Wildlife Services seems to be freely violating their directives, especially when it comes to the EPA’s rules on the use of pesticides. They appear not to be operating with any kind of science-based system to justify their lethal control against wildlife. And when their own trappers are found to be committing what appear to be cruel and inhumane acts against wildlife, nothing happens to those trappers.
These are not people who are forthcoming about information. I spent a year working on this story, and contacted Wildlife Services multiple times to ask to go out in the field with a trapper to observe their lethal control operations. They never granted me that request, claiming it would endanger me. Then I sent them a list of 35 questions, almost none of which were directly answered. If they’re not going to a respond to an informational request from a senior congressman in the House, do you think they’re going to answer a reporter?
So just why does WS perpetrate such an animal bloodbath on U.S. soil using your tax dollars? Well, according to the agency’s website, its missions is to “provide federal leadership and expertise to resolve wildlife conflicts to allow people and wildlife to coexist.” But wildlife and environmental groups paint a different picture of WS entirely, claiming that all the killing is “at the behest of the livestock and agricultural industries.” In other words, to appease the complaints and requests of farmers and ranchers who are being bothered by native predators and myriad other creatures, both native and non-native.

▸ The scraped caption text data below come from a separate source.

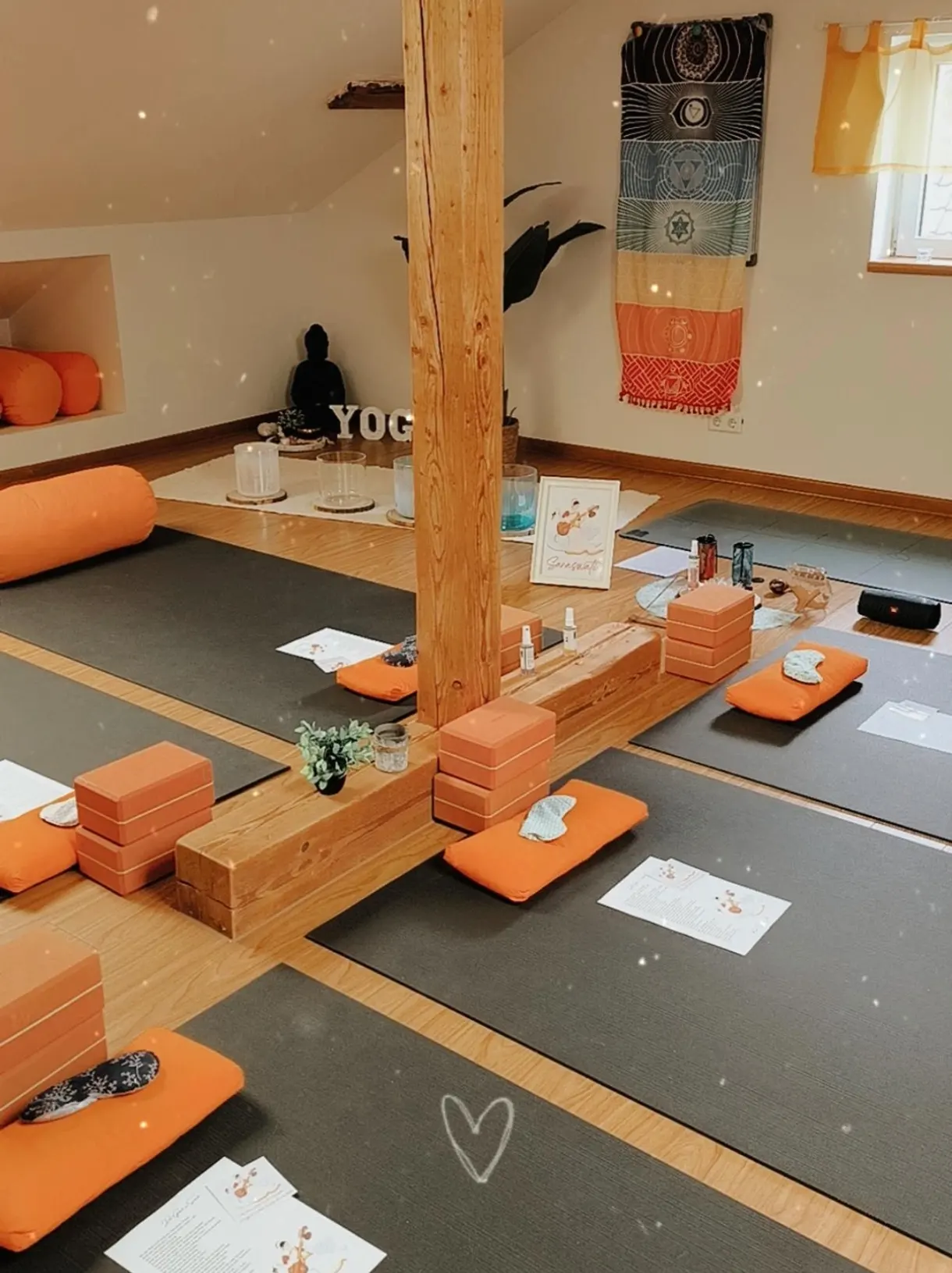 Studio 1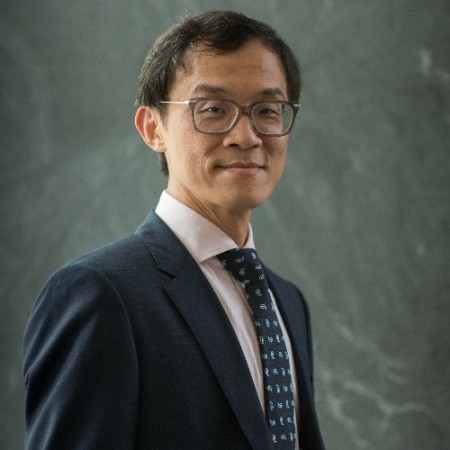 Joshua Tan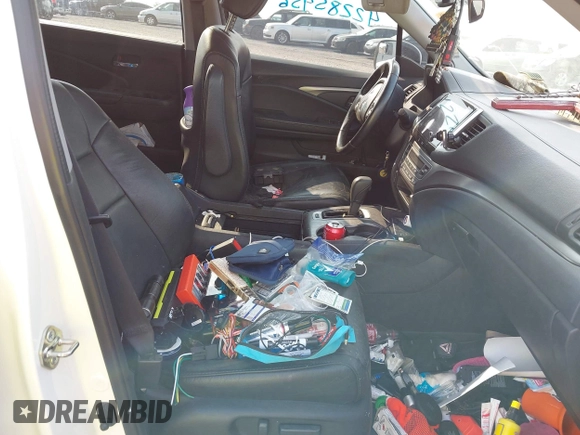 2018 Honda Pilot EX-L с VIN 5FNYF6H52JB063429, выставлен на аукционе IAAI как лот 42285436 с пробегом 89 429 миль миль и . История ставок и продаж доступна на DreamBid. Изображение 5.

But it’s not just the fact that WS kills wild animals that has so many people up in arms — it’s also the “indiscriminate” methods the agency uses that aggravate animal rights activists to no end. Predators are chased, sometimes over long distances, and shot from helicopters in terrifying fashion. Cyanid pellets are injected into the mouths of animals, sometimes leading to excruciating deaths. Litters of coyote pups are gassed in their dens, creating fallout for other species and the environment, while in other situations, animals at times remain hung up in unchecked traps for days before expiring.
Wildlife Services does have a few other duties outside of just mercilessly slaughtering millions of wild creatures each and every year. The agency does for example, combat certain invasive species wreaking havoc on natural ecosystems, and according to Cotton, WildEarth Guardians has no problem with some of the things WS does. “It really is the killing of native species that are keystone animals — that’s what we take issue with. If they were in the Everglades eradicating invasive snakes that are just destroying native snake species, that’s one thing – those are serious ecological issues.”
With the new settlement in place, Americans will now have to watch and see if Wildlife Services, a century-old agency riddled with entrenched interests and controversy, will now change its behavior toward America’s wildlife and iconic predators — or, if it will continue its bloody business as usual and have to keep defending itself in court against WildEarth Guardians and the other tenacious environmental groups that have joined the legal fight.